Depuis avril 2023, le Soudan est plongé dans une guerre civile opposant l’armée régulière aux FSR. Le conflit a causé des dizaines de milliers de morts, déplacé des millions de personnes et provoqué une grave crise humanitaire, selon l’ONU.
D’après HRW, ce système de recrutement serait piloté par la société émiratie Global Security Services (GSSG), avec l’appui d’entreprises basées en Colombie et au Panama. L’organisation affirme que les combattants auraient été formés aux Émirats arabes unis avant d’être acheminés vers le Soudan via un réseau complexe de sociétés privées et de vols de transit.

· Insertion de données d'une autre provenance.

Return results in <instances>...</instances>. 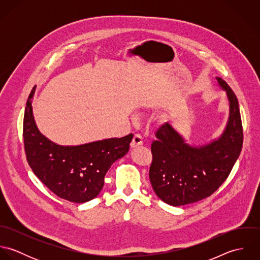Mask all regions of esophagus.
I'll return each instance as SVG.
<instances>
[{
  "label": "esophagus",
  "mask_w": 260,
  "mask_h": 260,
  "mask_svg": "<svg viewBox=\"0 0 260 260\" xmlns=\"http://www.w3.org/2000/svg\"><path fill=\"white\" fill-rule=\"evenodd\" d=\"M143 144V137L140 134H135L133 137V140L131 142V147L135 148Z\"/></svg>",
  "instance_id": "1"
}]
</instances>
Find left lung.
Segmentation results:
<instances>
[{
	"label": "left lung",
	"mask_w": 260,
	"mask_h": 260,
	"mask_svg": "<svg viewBox=\"0 0 260 260\" xmlns=\"http://www.w3.org/2000/svg\"><path fill=\"white\" fill-rule=\"evenodd\" d=\"M229 100V120L222 136L200 147L187 145L165 123L151 144L149 178L156 195L165 203L181 206L213 194L230 174L243 143L238 100L221 78H216Z\"/></svg>",
	"instance_id": "left-lung-1"
}]
</instances>
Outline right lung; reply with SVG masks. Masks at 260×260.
I'll return each instance as SVG.
<instances>
[{"label":"right lung","mask_w":260,"mask_h":260,"mask_svg":"<svg viewBox=\"0 0 260 260\" xmlns=\"http://www.w3.org/2000/svg\"><path fill=\"white\" fill-rule=\"evenodd\" d=\"M27 100L23 138L25 154L34 174L58 197L75 203L95 198L104 186L112 164L128 151L133 138L129 134L80 146H60L43 136L35 124L32 98Z\"/></svg>","instance_id":"obj_1"}]
</instances>
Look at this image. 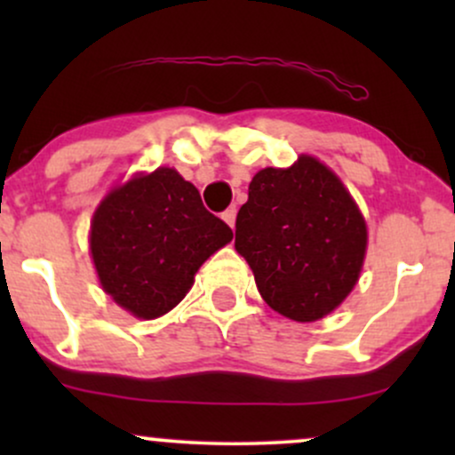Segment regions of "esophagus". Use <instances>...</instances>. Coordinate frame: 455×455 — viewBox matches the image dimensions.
Returning a JSON list of instances; mask_svg holds the SVG:
<instances>
[{
	"instance_id": "34e87169",
	"label": "esophagus",
	"mask_w": 455,
	"mask_h": 455,
	"mask_svg": "<svg viewBox=\"0 0 455 455\" xmlns=\"http://www.w3.org/2000/svg\"><path fill=\"white\" fill-rule=\"evenodd\" d=\"M235 218H237V210H235V207H228L227 212H222V220L231 228H235Z\"/></svg>"
}]
</instances>
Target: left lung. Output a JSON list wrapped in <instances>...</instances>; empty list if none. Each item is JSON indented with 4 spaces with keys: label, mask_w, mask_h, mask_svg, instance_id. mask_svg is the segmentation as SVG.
Wrapping results in <instances>:
<instances>
[{
    "label": "left lung",
    "mask_w": 455,
    "mask_h": 455,
    "mask_svg": "<svg viewBox=\"0 0 455 455\" xmlns=\"http://www.w3.org/2000/svg\"><path fill=\"white\" fill-rule=\"evenodd\" d=\"M365 242L347 188L310 156L291 169L259 171L235 222V248L252 267L260 297L299 323L318 321L351 293Z\"/></svg>",
    "instance_id": "left-lung-1"
}]
</instances>
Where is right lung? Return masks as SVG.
<instances>
[{
    "mask_svg": "<svg viewBox=\"0 0 455 455\" xmlns=\"http://www.w3.org/2000/svg\"><path fill=\"white\" fill-rule=\"evenodd\" d=\"M231 239L190 181L158 169L104 198L90 245L102 289L134 316L156 318L184 299L198 267Z\"/></svg>",
    "mask_w": 455,
    "mask_h": 455,
    "instance_id": "obj_1",
    "label": "right lung"
}]
</instances>
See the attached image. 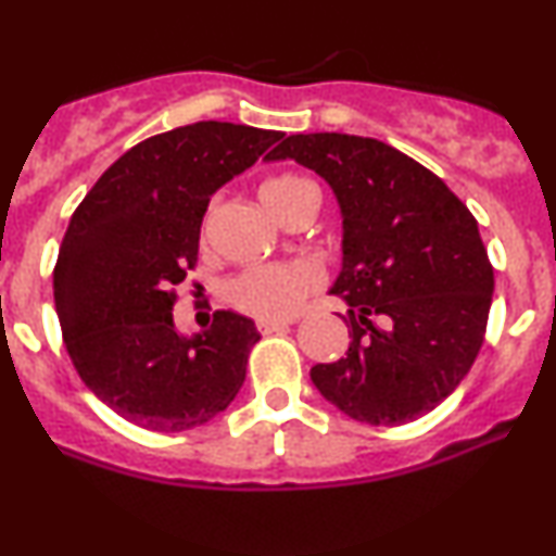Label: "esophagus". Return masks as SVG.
<instances>
[{
    "label": "esophagus",
    "instance_id": "esophagus-1",
    "mask_svg": "<svg viewBox=\"0 0 556 556\" xmlns=\"http://www.w3.org/2000/svg\"><path fill=\"white\" fill-rule=\"evenodd\" d=\"M292 321H279V318H261L258 321V331L261 334H271V331H282L290 327Z\"/></svg>",
    "mask_w": 556,
    "mask_h": 556
}]
</instances>
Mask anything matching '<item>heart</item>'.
<instances>
[{
	"mask_svg": "<svg viewBox=\"0 0 556 556\" xmlns=\"http://www.w3.org/2000/svg\"><path fill=\"white\" fill-rule=\"evenodd\" d=\"M261 198L266 208L287 219L295 208L308 201H318L314 182L300 175H277L261 185ZM321 285V269L311 261H290V264H269L242 271L227 285V298L248 314L258 318H290L298 314L305 295Z\"/></svg>",
	"mask_w": 556,
	"mask_h": 556,
	"instance_id": "b5f03b06",
	"label": "heart"
}]
</instances>
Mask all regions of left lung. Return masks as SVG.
<instances>
[{"label":"left lung","instance_id":"1","mask_svg":"<svg viewBox=\"0 0 556 556\" xmlns=\"http://www.w3.org/2000/svg\"><path fill=\"white\" fill-rule=\"evenodd\" d=\"M295 159L331 185L342 212L348 300L344 358L311 379L344 416L402 426L433 410L468 376L486 334L494 269L476 216L416 159L376 138L287 136L266 154Z\"/></svg>","mask_w":556,"mask_h":556}]
</instances>
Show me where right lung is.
<instances>
[{
    "label": "right lung",
    "mask_w": 556,
    "mask_h": 556,
    "mask_svg": "<svg viewBox=\"0 0 556 556\" xmlns=\"http://www.w3.org/2000/svg\"><path fill=\"white\" fill-rule=\"evenodd\" d=\"M279 138L214 119L159 132L119 156L70 219L54 266L62 340L83 384L140 429H195L238 397L256 324L216 311L185 337L172 308L212 195Z\"/></svg>",
    "instance_id": "1"
}]
</instances>
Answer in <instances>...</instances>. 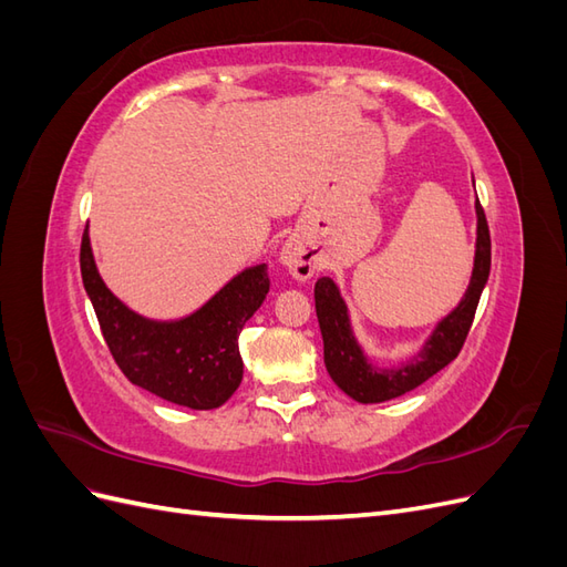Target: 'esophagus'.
Instances as JSON below:
<instances>
[{"mask_svg":"<svg viewBox=\"0 0 567 567\" xmlns=\"http://www.w3.org/2000/svg\"><path fill=\"white\" fill-rule=\"evenodd\" d=\"M281 262L284 267L293 274L296 279L305 281L310 279L315 274V262L312 257L305 252V248L298 244V241H288L284 248H281Z\"/></svg>","mask_w":567,"mask_h":567,"instance_id":"34e87169","label":"esophagus"}]
</instances>
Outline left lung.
<instances>
[{"instance_id": "left-lung-1", "label": "left lung", "mask_w": 567, "mask_h": 567, "mask_svg": "<svg viewBox=\"0 0 567 567\" xmlns=\"http://www.w3.org/2000/svg\"><path fill=\"white\" fill-rule=\"evenodd\" d=\"M477 213V241H475V262H473V277L468 290L463 293L461 302L454 310L444 317L433 336L425 340V346L419 354H414L411 362L392 369H379L371 364L364 350L352 333L348 305L340 298L338 286L329 279L321 277L315 286V307L317 319L323 338V364L326 371L333 379V383L350 394L352 400L362 404H375L400 398V394L419 388L440 369L454 362L461 352L463 342L471 331V323L477 310L480 296L489 277L492 265V241H489V227L483 205L475 200Z\"/></svg>"}]
</instances>
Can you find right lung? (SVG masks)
<instances>
[{
	"mask_svg": "<svg viewBox=\"0 0 567 567\" xmlns=\"http://www.w3.org/2000/svg\"><path fill=\"white\" fill-rule=\"evenodd\" d=\"M80 271L115 364L134 385L188 409H217L241 385L238 336L269 293L267 265L236 274L200 310L177 321L146 319L111 293L96 271L87 229Z\"/></svg>",
	"mask_w": 567,
	"mask_h": 567,
	"instance_id": "right-lung-1",
	"label": "right lung"
}]
</instances>
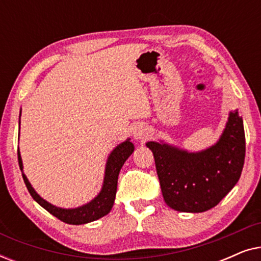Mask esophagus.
I'll return each mask as SVG.
<instances>
[{
	"label": "esophagus",
	"instance_id": "obj_1",
	"mask_svg": "<svg viewBox=\"0 0 261 261\" xmlns=\"http://www.w3.org/2000/svg\"><path fill=\"white\" fill-rule=\"evenodd\" d=\"M134 137L135 139H140V140H144L148 137V130L147 128H145L144 126H138L135 127L134 129Z\"/></svg>",
	"mask_w": 261,
	"mask_h": 261
}]
</instances>
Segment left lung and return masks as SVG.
<instances>
[{
	"instance_id": "1",
	"label": "left lung",
	"mask_w": 261,
	"mask_h": 261,
	"mask_svg": "<svg viewBox=\"0 0 261 261\" xmlns=\"http://www.w3.org/2000/svg\"><path fill=\"white\" fill-rule=\"evenodd\" d=\"M166 204L177 212L203 213L219 204L238 183L245 163L242 117L229 114L222 137L212 147L189 153L149 141Z\"/></svg>"
}]
</instances>
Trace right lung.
<instances>
[{
	"instance_id": "add662e5",
	"label": "right lung",
	"mask_w": 261,
	"mask_h": 261,
	"mask_svg": "<svg viewBox=\"0 0 261 261\" xmlns=\"http://www.w3.org/2000/svg\"><path fill=\"white\" fill-rule=\"evenodd\" d=\"M134 151V145L132 144L129 140L122 142L114 151L110 153L108 162L106 165V174H105V181H103L102 190L99 192L96 198L89 202L88 204L76 209H62L58 206L52 205L51 203L46 202L42 199L32 185L28 181L27 177L24 176L22 172V160H21V155L19 149H17V159H19V166L21 172H22V178L24 184L30 191L32 197L40 204L42 208L47 210L49 214L56 216L63 222L69 224H84L91 221H96L101 219L105 215H107L113 208L114 201H115L116 189H117V177H119L120 170L124 162L128 159L132 153Z\"/></svg>"
}]
</instances>
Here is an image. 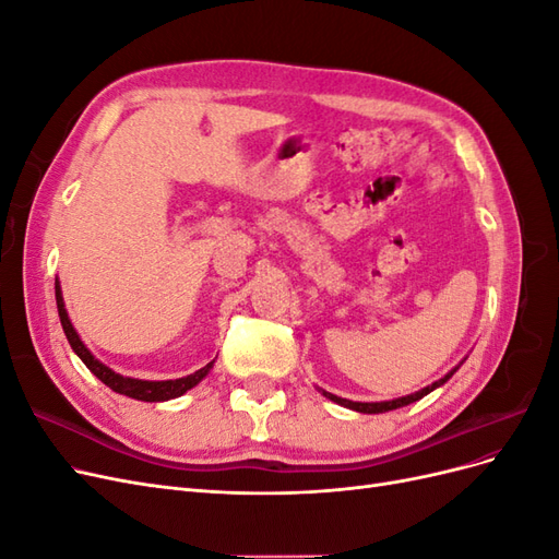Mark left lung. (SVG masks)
<instances>
[{
  "mask_svg": "<svg viewBox=\"0 0 559 559\" xmlns=\"http://www.w3.org/2000/svg\"><path fill=\"white\" fill-rule=\"evenodd\" d=\"M454 370H456V368H454ZM454 370H452V373H454ZM452 373H450V376H445V378H441V380H438V382H433L431 386H425V389H421V392H417V394L403 396V399H396V401H384V403H357V401H347V399H341V396L329 394V392H324V396H326V399H331V401H335V403L345 405V408L357 411V413H386V411H396V408H403V405L415 403V401H419L421 396H427L429 392H433L436 386H441L443 382H448V380L452 378Z\"/></svg>",
  "mask_w": 559,
  "mask_h": 559,
  "instance_id": "1",
  "label": "left lung"
}]
</instances>
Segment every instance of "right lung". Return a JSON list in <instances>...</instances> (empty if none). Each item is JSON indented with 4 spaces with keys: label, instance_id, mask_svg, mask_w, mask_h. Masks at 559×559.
<instances>
[{
    "label": "right lung",
    "instance_id": "1",
    "mask_svg": "<svg viewBox=\"0 0 559 559\" xmlns=\"http://www.w3.org/2000/svg\"><path fill=\"white\" fill-rule=\"evenodd\" d=\"M56 302H58V314H60V324H62V331L67 335V341H70L72 349L79 354V359L88 366L91 373L95 378L103 380L109 389H114L116 394H123V396H130V399H138V401H167V399H177L181 396L183 392H189L191 386H195L202 378H205L210 373V368L214 361H210L205 368L195 370V373L186 376V378H179V380H163V382H148V380H134V378H123L114 373L111 368H107L105 364H99L93 354L86 349V345L81 343V337L76 335L74 326L70 317H67V310H64V302H62V294H60V284L56 282Z\"/></svg>",
    "mask_w": 559,
    "mask_h": 559
}]
</instances>
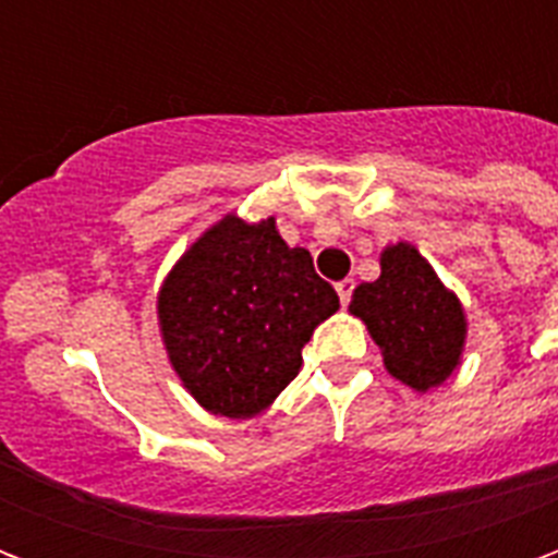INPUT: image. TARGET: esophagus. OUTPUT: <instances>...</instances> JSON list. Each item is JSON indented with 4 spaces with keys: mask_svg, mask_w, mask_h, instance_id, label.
<instances>
[{
    "mask_svg": "<svg viewBox=\"0 0 558 558\" xmlns=\"http://www.w3.org/2000/svg\"><path fill=\"white\" fill-rule=\"evenodd\" d=\"M335 290H338V295H340V304L347 307V304H350V299H352V290H355V283H352L350 278L338 280V283H335Z\"/></svg>",
    "mask_w": 558,
    "mask_h": 558,
    "instance_id": "obj_1",
    "label": "esophagus"
}]
</instances>
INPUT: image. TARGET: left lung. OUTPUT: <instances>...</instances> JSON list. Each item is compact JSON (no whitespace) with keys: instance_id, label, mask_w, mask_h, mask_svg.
<instances>
[{"instance_id":"obj_1","label":"left lung","mask_w":558,"mask_h":558,"mask_svg":"<svg viewBox=\"0 0 558 558\" xmlns=\"http://www.w3.org/2000/svg\"><path fill=\"white\" fill-rule=\"evenodd\" d=\"M379 266L374 283L355 287L350 311L364 319L395 379L415 391L442 386L466 340L463 307L412 244L386 247Z\"/></svg>"}]
</instances>
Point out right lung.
I'll list each match as a JSON object with an SVG mask.
<instances>
[{"label": "right lung", "mask_w": 558, "mask_h": 558, "mask_svg": "<svg viewBox=\"0 0 558 558\" xmlns=\"http://www.w3.org/2000/svg\"><path fill=\"white\" fill-rule=\"evenodd\" d=\"M340 307L314 256L280 239L275 218L235 215L206 230L158 295L170 364L215 415L251 418L290 386L314 328Z\"/></svg>", "instance_id": "obj_1"}]
</instances>
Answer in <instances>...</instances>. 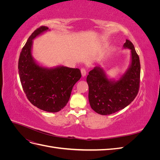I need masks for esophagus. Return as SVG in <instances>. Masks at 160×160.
I'll list each match as a JSON object with an SVG mask.
<instances>
[{
	"instance_id": "esophagus-1",
	"label": "esophagus",
	"mask_w": 160,
	"mask_h": 160,
	"mask_svg": "<svg viewBox=\"0 0 160 160\" xmlns=\"http://www.w3.org/2000/svg\"><path fill=\"white\" fill-rule=\"evenodd\" d=\"M81 71L82 76L85 77L86 75V74H87V70H86V69L85 68V67H83V68H81Z\"/></svg>"
}]
</instances>
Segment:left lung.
Listing matches in <instances>:
<instances>
[{"instance_id":"obj_1","label":"left lung","mask_w":160,"mask_h":160,"mask_svg":"<svg viewBox=\"0 0 160 160\" xmlns=\"http://www.w3.org/2000/svg\"><path fill=\"white\" fill-rule=\"evenodd\" d=\"M124 47L132 50V64L118 81H111L103 69L95 67L87 77L91 108L101 115H110L124 109L137 96L140 84V62L133 43L126 39Z\"/></svg>"}]
</instances>
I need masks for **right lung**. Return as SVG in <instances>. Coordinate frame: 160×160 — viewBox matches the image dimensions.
Segmentation results:
<instances>
[{"label":"right lung","mask_w":160,"mask_h":160,"mask_svg":"<svg viewBox=\"0 0 160 160\" xmlns=\"http://www.w3.org/2000/svg\"><path fill=\"white\" fill-rule=\"evenodd\" d=\"M48 28L41 26L31 34L19 56L18 69L22 89L28 101L38 109L55 113L67 105L81 73L79 69L63 66L48 69L33 61L32 40Z\"/></svg>","instance_id":"obj_1"}]
</instances>
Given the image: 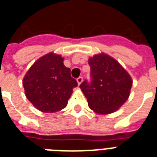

Une enquête de l’AFP publiée en décembre avait déjà mis en lumière le départ de nombreux anciens soldats colombiens attirés par des rémunérations élevées pour rejoindre le conflit soudanais.
Les Émirats arabes unis rejettent toutefois ces accusations. Un responsable émirati a assuré à l’AFP que le pays n’autorisait ni le recrutement, ni le financement, ni le transit de combattants étrangers vers des zones de conflit, y compris le Soudan. Il a également affirmé que toute personne impliquée dans de telles activités ferait l’objet de poursuites.
HRW estime néanmoins que les autorités émiraties exercent un contrôle étroit sur les questions de sécurité et que ces opérations ne pourraient difficilement échapper à l’État.
L’ONG rappelle par ailleurs que les FSR sont accusées de graves violations des droits humains, notamment des exécutions sommaires, des violences sexuelles, des pillages et des destructions d’infrastructures civiles.
Selon HRW, tout soutien militaire apporté aux FSR pourrait être considéré comme une forme de complicité dans des crimes de guerre et des crimes contre l’humanité.
L’organisation appelle enfin les alliés des Émirats arabes unis ainsi que les membres du Conseil de sécurité de l’ONU et de l’Union africaine à faire pression sur Abou Dhabi pour mettre fin à toute assistance militaire aux paramilitaires soudanais.